Masih dalam diskusi daring yang sama, Pentolan JIL, Ulil Abshar Abdalla mengaku prihatin atas kejadian yang terjadi dalam beberapa tempo terakhir ini.

Menurutnya, sudah sepatutnya wakil rakyat mendengarkan suara rakyat dalam memutuskan sebuah kebijakan.

Namun, alih-alih melakoni kewajiban itu, wakil rakyat malah memangkas ruang penghidupan kelompok nelayan, tani, dan masyarakat adat atas nama kepentingan pembangunan dan ekonomi.

"Akhir-akhir ini dalam beberapa tahun terakhir, DPR semakin tidak bisa dengar suara rakyat sendiri, bagi saya ini merupakan penyelewengan kekuasaan," kata Ulil.

Ulil menambahkan, di saat-saat seperti inilah, para pemuka agama harus hadir dalam memberikan koreksi dan peringatan kepada para pemimpin rakyat.

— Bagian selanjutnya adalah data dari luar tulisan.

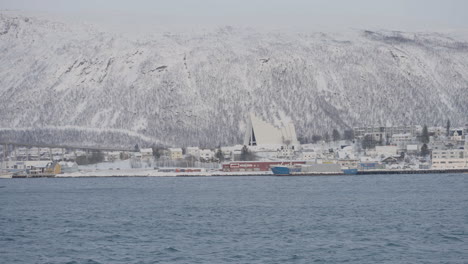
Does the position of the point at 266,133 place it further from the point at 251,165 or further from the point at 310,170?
the point at 310,170

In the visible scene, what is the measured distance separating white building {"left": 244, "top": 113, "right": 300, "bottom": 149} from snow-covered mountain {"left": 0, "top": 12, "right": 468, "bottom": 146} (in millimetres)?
4682

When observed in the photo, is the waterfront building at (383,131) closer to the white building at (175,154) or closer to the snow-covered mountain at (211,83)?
the snow-covered mountain at (211,83)

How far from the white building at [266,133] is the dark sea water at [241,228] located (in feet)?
254

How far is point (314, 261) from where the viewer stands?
33.6 metres

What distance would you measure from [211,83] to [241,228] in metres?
126

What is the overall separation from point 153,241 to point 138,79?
432 ft

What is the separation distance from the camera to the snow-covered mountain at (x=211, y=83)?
15750 cm

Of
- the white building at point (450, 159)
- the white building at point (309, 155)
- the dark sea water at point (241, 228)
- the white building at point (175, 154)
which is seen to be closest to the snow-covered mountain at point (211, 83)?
the white building at point (175, 154)

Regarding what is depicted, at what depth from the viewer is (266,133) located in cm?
14550

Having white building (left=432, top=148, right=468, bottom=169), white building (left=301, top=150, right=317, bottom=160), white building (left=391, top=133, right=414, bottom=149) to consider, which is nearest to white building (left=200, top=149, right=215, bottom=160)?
white building (left=301, top=150, right=317, bottom=160)

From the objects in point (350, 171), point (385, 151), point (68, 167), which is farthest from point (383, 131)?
point (68, 167)

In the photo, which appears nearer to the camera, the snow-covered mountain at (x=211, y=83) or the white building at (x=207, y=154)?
the white building at (x=207, y=154)

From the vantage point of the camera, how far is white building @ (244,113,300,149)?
14250cm

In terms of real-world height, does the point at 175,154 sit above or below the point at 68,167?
above
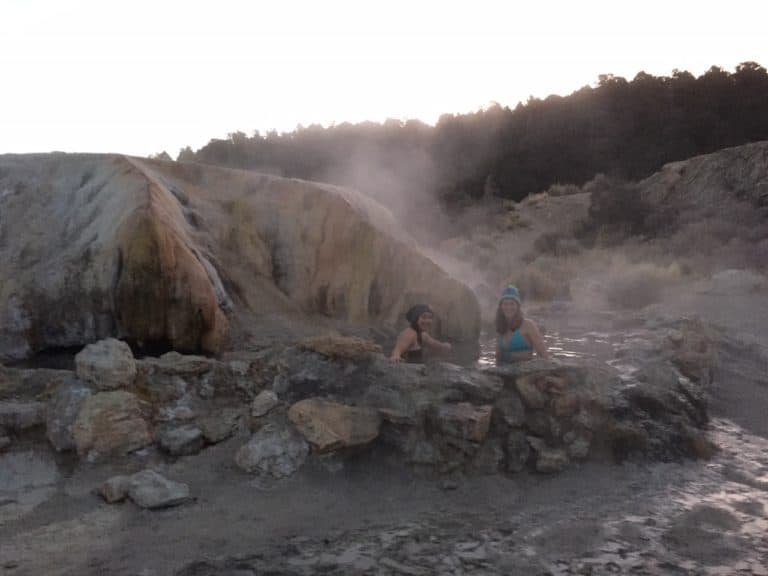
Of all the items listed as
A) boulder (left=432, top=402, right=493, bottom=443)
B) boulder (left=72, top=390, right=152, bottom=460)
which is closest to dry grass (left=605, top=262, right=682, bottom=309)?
boulder (left=432, top=402, right=493, bottom=443)

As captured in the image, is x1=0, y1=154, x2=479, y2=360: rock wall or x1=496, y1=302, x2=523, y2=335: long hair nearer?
x1=0, y1=154, x2=479, y2=360: rock wall

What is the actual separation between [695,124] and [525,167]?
17.7ft

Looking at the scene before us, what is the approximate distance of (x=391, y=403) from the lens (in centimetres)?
416

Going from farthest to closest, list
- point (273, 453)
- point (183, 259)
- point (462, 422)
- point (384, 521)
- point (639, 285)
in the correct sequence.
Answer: point (639, 285), point (183, 259), point (462, 422), point (273, 453), point (384, 521)

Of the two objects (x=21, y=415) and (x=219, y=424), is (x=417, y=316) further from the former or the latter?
(x=21, y=415)

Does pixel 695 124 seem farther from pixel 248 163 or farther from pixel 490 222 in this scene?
pixel 248 163

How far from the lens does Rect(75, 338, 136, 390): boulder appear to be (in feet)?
13.3

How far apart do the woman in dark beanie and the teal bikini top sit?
1.64 ft

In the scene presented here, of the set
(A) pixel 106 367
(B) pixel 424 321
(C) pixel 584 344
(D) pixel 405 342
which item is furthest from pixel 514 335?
(A) pixel 106 367

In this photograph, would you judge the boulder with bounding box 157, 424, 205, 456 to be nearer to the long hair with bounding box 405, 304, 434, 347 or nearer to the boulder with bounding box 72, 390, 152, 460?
the boulder with bounding box 72, 390, 152, 460

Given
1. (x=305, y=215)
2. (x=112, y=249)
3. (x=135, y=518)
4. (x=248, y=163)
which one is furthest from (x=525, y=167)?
(x=135, y=518)

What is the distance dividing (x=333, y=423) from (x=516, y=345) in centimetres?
216

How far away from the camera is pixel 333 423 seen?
3932mm

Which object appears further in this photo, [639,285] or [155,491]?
[639,285]
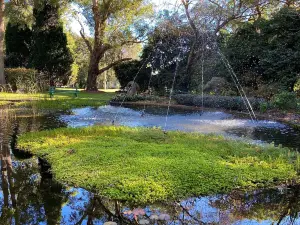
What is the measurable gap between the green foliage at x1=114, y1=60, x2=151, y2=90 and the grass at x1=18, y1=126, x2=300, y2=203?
1412cm

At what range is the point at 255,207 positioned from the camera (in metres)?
3.15

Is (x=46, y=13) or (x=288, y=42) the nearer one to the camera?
(x=288, y=42)

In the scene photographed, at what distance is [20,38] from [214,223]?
24753 mm

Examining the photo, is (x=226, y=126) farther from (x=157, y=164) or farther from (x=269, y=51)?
(x=269, y=51)

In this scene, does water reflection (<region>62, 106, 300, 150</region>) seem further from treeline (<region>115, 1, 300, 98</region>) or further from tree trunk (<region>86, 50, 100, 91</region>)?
tree trunk (<region>86, 50, 100, 91</region>)

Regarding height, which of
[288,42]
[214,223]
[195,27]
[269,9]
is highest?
[269,9]

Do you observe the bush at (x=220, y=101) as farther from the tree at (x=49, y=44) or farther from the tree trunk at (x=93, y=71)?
the tree at (x=49, y=44)

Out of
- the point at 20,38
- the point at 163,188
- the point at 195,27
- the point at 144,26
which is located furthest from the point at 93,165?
the point at 20,38

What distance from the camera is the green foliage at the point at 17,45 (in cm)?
2375

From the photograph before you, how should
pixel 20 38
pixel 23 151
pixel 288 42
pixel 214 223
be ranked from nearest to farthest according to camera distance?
pixel 214 223
pixel 23 151
pixel 288 42
pixel 20 38

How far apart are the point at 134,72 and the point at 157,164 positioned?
16.9m

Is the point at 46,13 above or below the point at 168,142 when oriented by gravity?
above

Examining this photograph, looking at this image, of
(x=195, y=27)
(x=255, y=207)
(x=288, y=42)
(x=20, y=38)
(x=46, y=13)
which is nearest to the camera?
(x=255, y=207)

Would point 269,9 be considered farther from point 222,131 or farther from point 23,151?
point 23,151
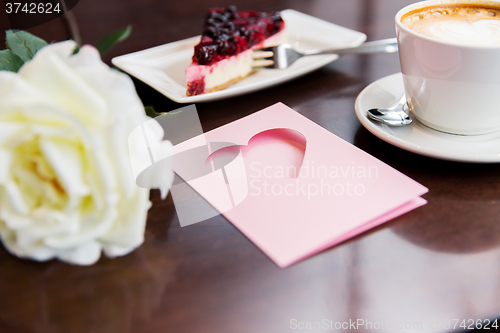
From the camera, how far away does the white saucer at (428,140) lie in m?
0.47

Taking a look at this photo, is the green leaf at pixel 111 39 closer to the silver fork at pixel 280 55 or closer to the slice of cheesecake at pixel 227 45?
the slice of cheesecake at pixel 227 45

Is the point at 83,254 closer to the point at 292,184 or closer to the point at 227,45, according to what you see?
the point at 292,184

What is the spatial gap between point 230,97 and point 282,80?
0.31 ft

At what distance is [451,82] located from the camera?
19.7 inches

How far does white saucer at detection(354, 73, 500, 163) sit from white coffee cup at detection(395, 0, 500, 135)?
0.01 m

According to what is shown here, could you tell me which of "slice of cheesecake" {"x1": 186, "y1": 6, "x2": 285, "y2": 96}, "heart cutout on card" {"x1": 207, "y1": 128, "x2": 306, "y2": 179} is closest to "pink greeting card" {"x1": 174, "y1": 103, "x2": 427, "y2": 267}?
"heart cutout on card" {"x1": 207, "y1": 128, "x2": 306, "y2": 179}

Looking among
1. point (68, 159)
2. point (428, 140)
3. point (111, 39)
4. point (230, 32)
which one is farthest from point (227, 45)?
point (68, 159)

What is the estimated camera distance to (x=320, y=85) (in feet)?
2.42

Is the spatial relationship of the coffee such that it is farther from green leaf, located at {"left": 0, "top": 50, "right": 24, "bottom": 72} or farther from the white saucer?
green leaf, located at {"left": 0, "top": 50, "right": 24, "bottom": 72}

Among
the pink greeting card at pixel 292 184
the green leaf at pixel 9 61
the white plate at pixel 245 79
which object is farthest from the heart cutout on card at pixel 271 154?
the green leaf at pixel 9 61

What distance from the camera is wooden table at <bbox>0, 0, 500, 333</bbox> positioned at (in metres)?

Pemuka agama juga harus mengetahui seluk beluk permasalahan yang pada akhirnya merugikan umat.

"Tugas kaum beragama bukan memberikan legitimasi kepada orang-orang yang punya kekuasaan besar, baik politik, ekonomi, dan budaya. Tugas orang beragama adalah menyuarakan suara kenabian yaitu suara prosetif," kata dia.

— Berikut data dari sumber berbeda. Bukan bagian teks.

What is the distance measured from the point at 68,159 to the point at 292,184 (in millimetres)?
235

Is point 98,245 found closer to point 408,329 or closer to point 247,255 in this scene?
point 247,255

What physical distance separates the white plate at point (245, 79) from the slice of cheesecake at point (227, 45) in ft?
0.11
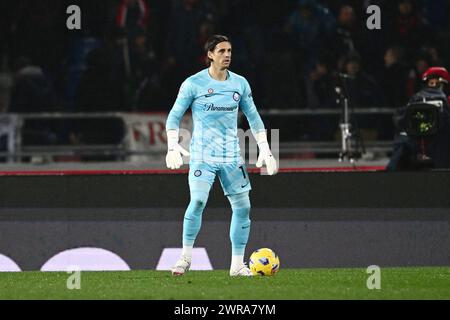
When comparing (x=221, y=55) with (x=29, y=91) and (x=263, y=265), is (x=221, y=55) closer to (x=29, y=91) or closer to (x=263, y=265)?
(x=263, y=265)

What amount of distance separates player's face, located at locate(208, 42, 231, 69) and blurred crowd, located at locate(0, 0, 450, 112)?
5.04 meters

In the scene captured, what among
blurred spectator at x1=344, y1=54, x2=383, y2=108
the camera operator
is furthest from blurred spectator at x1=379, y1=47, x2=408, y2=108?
the camera operator

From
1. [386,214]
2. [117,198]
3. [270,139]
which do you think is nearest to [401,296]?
[386,214]

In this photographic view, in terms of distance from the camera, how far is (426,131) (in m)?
12.3

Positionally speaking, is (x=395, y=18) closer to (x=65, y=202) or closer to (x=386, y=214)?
(x=386, y=214)

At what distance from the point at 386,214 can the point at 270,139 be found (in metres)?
2.59

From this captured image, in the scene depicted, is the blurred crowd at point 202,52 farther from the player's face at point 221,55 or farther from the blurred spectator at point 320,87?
the player's face at point 221,55

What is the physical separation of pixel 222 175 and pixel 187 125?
4.89m

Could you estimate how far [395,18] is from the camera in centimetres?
1578

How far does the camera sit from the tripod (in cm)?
1357

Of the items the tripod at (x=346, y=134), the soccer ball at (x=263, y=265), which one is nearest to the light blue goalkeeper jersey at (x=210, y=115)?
the soccer ball at (x=263, y=265)

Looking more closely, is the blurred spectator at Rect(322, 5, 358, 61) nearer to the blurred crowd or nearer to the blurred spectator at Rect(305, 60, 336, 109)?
the blurred crowd

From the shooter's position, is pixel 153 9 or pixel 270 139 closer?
pixel 270 139

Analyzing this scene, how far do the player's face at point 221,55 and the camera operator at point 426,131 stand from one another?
2.85 metres
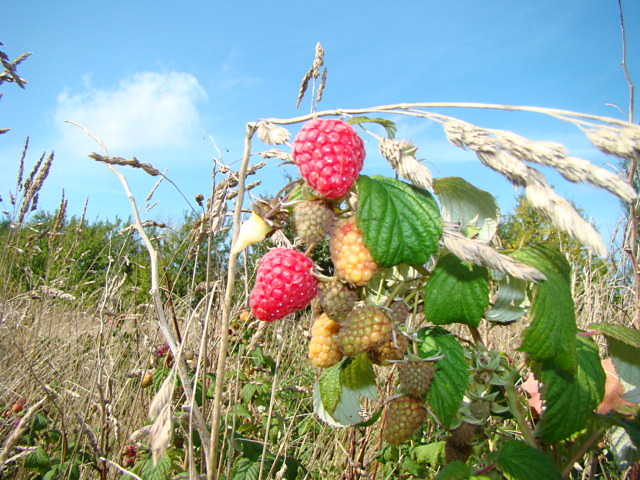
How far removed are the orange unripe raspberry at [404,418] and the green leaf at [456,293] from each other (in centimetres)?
20

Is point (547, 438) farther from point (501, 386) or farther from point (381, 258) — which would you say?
point (381, 258)

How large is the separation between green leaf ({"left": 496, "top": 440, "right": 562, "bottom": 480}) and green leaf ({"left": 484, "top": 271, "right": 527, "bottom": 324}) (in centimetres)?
21

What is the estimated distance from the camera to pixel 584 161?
0.54 meters

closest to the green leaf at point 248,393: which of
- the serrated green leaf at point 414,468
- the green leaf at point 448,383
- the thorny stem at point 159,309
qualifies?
the serrated green leaf at point 414,468

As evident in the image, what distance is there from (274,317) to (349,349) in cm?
15

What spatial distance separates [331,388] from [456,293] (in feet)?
1.14

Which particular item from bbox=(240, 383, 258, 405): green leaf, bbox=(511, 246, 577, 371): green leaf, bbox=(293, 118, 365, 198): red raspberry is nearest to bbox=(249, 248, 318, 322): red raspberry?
bbox=(293, 118, 365, 198): red raspberry

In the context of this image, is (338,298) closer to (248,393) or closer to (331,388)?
(331,388)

Oleh sebab itu, para pemuka agama yang diwakili Busyro Muqodas, Pendeta Merry Koliman, Ulil Absar Abdalla, Engkus Rusana, Roy Murtadho dan Pendeta Penrad Sagian sepakat meminta DPR RI membatalkan Omnibus Law dan kembali membuka ruang partisipasi publik yang demokratis guna mengembalikan peran legislatif yang semestinya di tanah air.